Work instruction
Every record below must be written out exactly. Leave out the pictures.

Records supplied
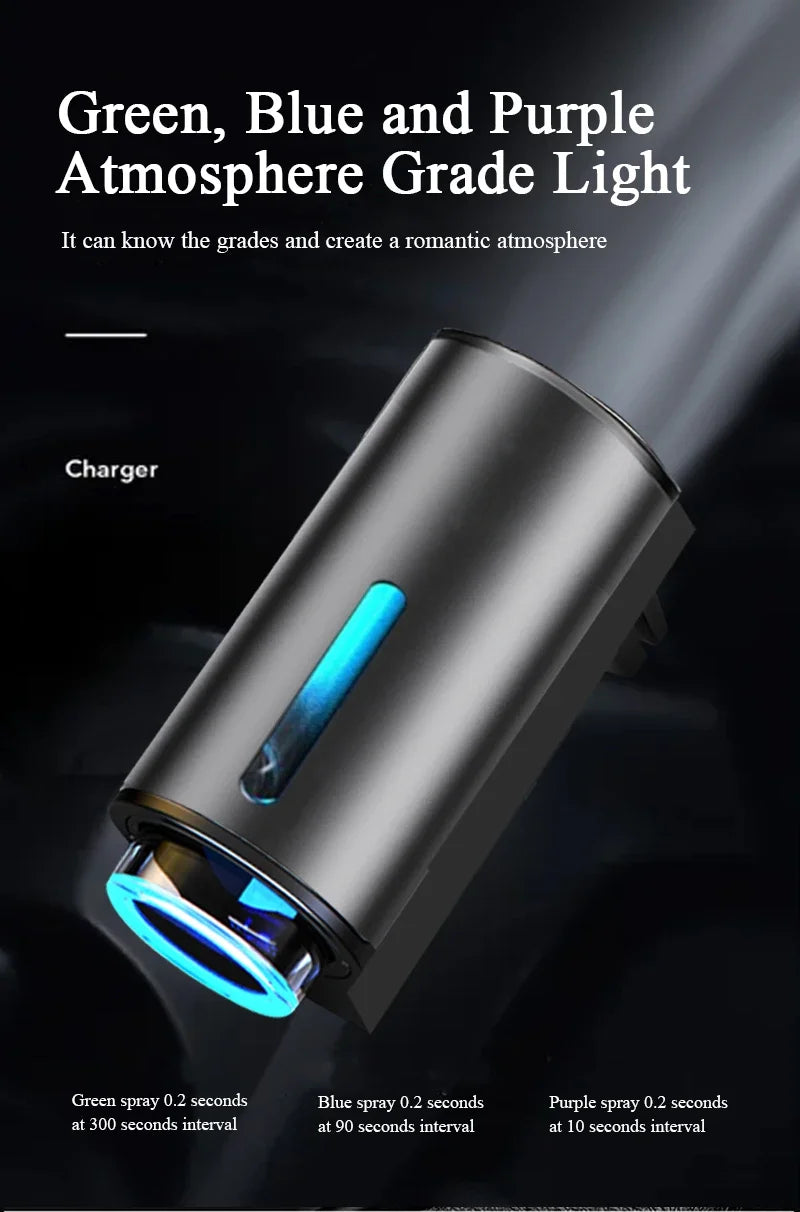 Smart Car Aroma Diffuser | 3 Scents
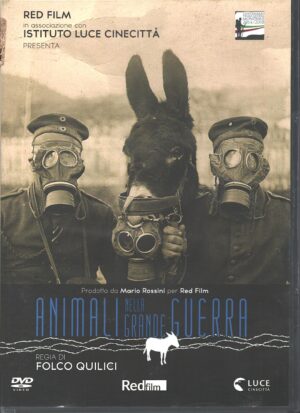 Animali nella grande guerra regia di Folco Quilici. DVD in Italiano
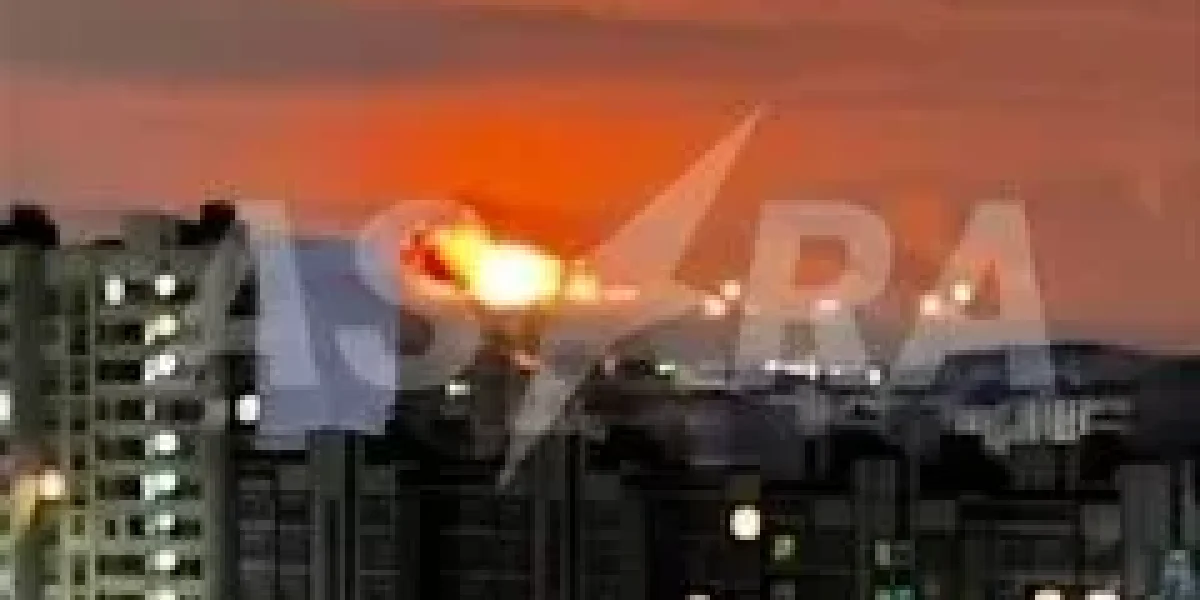 Взрывы в Ярославле 8 мая 2026 года: силы ПВО отразили атаку БПЛА на подлёте к городу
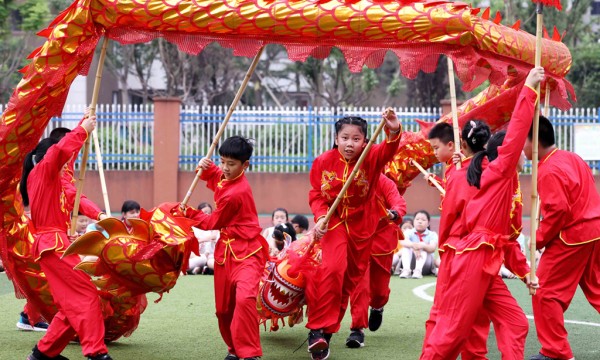 多彩活动迎端午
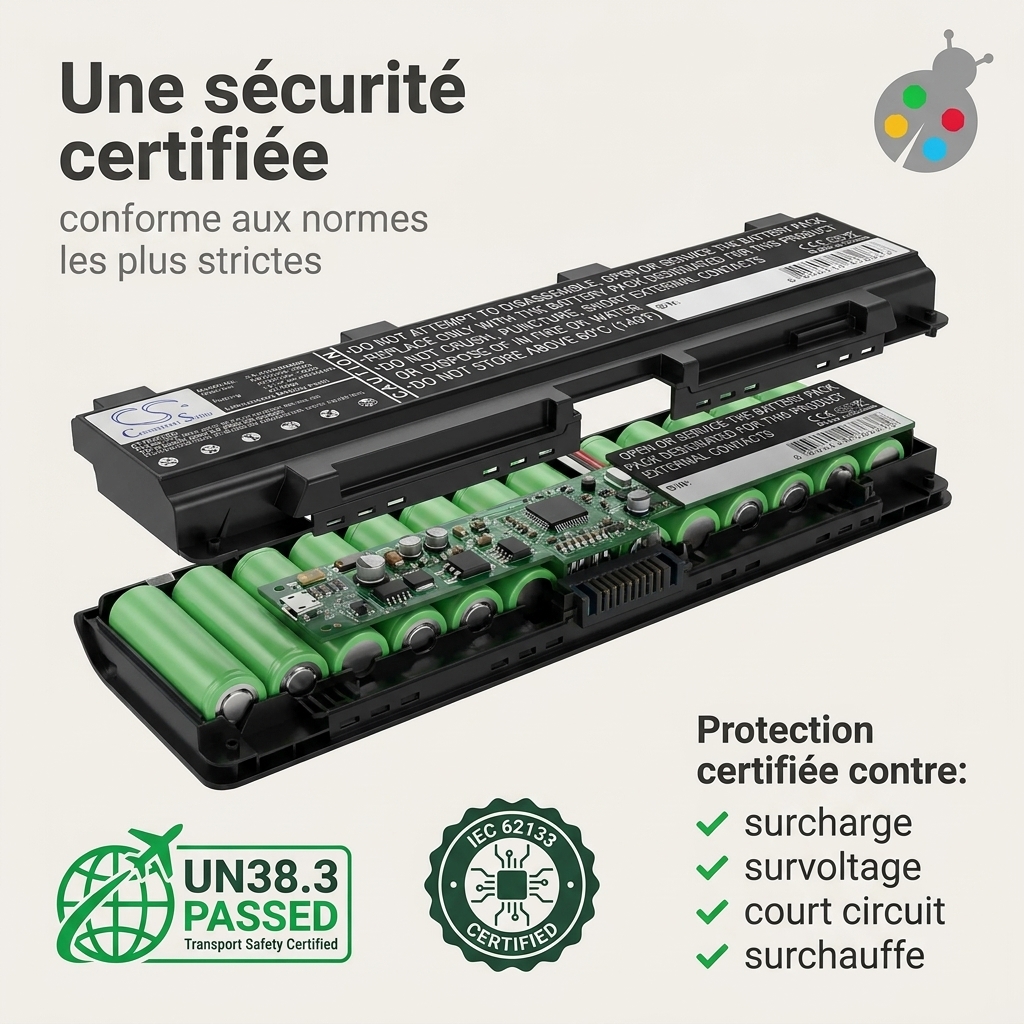 Battery laptop toshiba satellite pro c50 a 1el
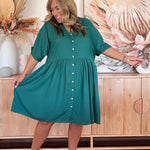    aline-summer-dress-green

Output for this exercise
 Smart Car Aroma Diffuser | 3 Scents
 Animali nella grande guerra regia di Folco Quilici. DVD in Italiano
 Взрывы в Ярославле 8 мая 2026 года: силы ПВО отразили атаку БПЛА на подлёте к городу
 多彩活动迎端午
 Battery laptop toshiba satellite pro c50 a 1el
    aline-summer-dress-green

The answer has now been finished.